The entry into a third party’s home for an arrest violated Payton and Steagald. The defendant was hiding out and moving around, but the officers had no real evidence that he was staying where he was found. State v. Mansaray, 2010 Ohio 5119, 2010 Ohio App. LEXIS 4307 (8th Dist. October 21, 2010):

[*P18] Thus, pursuant to the above case law, when the police execute an arrest warrant, they can only enter a residence of a third party without a search warrant if they have a reasonable belief that the person named in the warrant lives at the residence and is in fact home. In the instant case, the evidence does not show that the [U.S.] marshals had a reasonable belief that Williams lived with Mansaray. …
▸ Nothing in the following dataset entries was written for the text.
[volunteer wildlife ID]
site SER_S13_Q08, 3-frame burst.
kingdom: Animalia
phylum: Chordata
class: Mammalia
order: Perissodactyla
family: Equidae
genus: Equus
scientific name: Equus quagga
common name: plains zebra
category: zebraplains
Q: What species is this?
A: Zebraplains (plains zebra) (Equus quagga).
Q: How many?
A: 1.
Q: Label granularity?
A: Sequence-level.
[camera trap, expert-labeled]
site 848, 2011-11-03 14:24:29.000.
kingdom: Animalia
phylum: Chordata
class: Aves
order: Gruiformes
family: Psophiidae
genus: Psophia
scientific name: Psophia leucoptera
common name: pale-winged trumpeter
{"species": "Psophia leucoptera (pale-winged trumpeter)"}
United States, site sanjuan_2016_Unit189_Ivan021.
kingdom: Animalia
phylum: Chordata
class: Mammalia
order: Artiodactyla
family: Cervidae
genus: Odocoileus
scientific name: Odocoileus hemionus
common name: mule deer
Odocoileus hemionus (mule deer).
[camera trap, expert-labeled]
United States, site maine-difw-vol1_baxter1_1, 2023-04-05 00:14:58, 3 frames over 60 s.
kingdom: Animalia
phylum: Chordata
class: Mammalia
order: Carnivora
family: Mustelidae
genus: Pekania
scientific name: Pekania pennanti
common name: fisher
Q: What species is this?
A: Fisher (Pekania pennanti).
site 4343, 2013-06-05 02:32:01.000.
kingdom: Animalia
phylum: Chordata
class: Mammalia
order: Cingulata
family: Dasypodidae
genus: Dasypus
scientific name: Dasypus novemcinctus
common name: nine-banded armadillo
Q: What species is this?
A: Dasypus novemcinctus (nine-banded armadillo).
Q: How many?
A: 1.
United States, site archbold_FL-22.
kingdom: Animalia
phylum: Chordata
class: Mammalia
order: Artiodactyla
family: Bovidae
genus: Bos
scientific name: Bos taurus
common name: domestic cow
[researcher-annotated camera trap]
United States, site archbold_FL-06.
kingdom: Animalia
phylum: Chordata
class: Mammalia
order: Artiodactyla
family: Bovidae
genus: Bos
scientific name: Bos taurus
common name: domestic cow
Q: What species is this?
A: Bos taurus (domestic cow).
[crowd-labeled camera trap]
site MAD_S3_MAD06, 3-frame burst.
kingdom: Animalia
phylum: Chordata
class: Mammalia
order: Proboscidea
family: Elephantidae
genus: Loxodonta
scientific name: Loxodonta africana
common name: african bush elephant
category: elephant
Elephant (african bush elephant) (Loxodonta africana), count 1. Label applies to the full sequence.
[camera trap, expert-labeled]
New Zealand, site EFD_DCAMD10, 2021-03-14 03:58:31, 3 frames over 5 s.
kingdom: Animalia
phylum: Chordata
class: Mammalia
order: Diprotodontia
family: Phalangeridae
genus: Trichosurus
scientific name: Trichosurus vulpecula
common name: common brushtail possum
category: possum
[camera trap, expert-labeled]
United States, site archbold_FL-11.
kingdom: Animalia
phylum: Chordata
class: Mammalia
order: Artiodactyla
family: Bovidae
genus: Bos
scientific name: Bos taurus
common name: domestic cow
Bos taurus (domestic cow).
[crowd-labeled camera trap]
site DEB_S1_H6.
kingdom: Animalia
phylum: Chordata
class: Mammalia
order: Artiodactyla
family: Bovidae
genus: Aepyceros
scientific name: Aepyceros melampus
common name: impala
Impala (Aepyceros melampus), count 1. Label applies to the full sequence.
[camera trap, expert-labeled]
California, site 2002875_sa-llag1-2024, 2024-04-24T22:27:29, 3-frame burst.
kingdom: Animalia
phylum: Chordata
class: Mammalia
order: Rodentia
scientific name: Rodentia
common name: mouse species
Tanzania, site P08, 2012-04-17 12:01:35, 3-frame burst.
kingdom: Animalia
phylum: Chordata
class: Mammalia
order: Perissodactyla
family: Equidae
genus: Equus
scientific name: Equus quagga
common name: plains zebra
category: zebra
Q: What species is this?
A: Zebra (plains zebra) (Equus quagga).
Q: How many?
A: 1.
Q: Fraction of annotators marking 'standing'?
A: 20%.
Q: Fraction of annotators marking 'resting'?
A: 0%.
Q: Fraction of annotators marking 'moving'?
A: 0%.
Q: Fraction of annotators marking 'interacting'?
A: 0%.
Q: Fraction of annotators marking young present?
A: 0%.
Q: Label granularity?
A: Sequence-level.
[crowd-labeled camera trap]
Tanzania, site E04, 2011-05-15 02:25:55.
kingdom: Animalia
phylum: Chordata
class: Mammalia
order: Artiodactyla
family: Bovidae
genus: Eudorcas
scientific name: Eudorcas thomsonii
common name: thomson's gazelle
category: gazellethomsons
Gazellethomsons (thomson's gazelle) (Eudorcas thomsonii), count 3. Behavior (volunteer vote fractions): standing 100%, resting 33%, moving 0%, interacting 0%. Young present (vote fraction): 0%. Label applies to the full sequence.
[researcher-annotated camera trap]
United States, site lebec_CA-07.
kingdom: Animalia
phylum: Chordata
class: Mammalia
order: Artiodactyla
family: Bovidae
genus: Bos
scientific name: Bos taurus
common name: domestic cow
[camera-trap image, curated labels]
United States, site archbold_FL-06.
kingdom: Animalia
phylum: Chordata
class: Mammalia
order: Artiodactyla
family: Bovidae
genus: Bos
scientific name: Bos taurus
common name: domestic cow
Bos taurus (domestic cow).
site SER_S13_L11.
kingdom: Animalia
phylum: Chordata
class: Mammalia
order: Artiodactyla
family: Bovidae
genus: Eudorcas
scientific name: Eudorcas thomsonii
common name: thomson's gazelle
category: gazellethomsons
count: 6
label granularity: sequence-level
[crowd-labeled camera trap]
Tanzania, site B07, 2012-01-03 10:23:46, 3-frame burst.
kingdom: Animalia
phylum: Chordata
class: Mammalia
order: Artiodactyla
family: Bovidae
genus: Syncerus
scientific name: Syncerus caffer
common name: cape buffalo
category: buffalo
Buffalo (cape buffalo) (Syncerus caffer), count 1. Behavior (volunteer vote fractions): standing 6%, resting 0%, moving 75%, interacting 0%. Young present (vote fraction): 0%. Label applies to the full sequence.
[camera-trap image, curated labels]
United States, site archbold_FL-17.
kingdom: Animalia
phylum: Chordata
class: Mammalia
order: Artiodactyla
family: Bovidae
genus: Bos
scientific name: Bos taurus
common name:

[*P20] He also stated that: “[W]illiams knew we were looking for him and he was moving every couple of hours ***.” Tr. 159. This information did not provide evidence to support a reasonable belief that Williams lived at Mansaray’s house. The confidential informants did not state that Williams lived with Mansaray, just that he “would be with Mansaray.” While the tracking of Mansaray’s cell phone indicated that it was being used in the vicinity of Mansaray’s home, this would be expected because although Williams was using the phone, it was still Mansaray’s phone. There was no indication that Williams was exclusively using the phone. While the officers may have had a reasonable belief Williams was in the home, the evidence does not establish that they had a reasonable belief that Williams lived at the home. Therefore, to enter Mansaray’s residence, in addition to the arrest warrant, they needed to present a search warrant.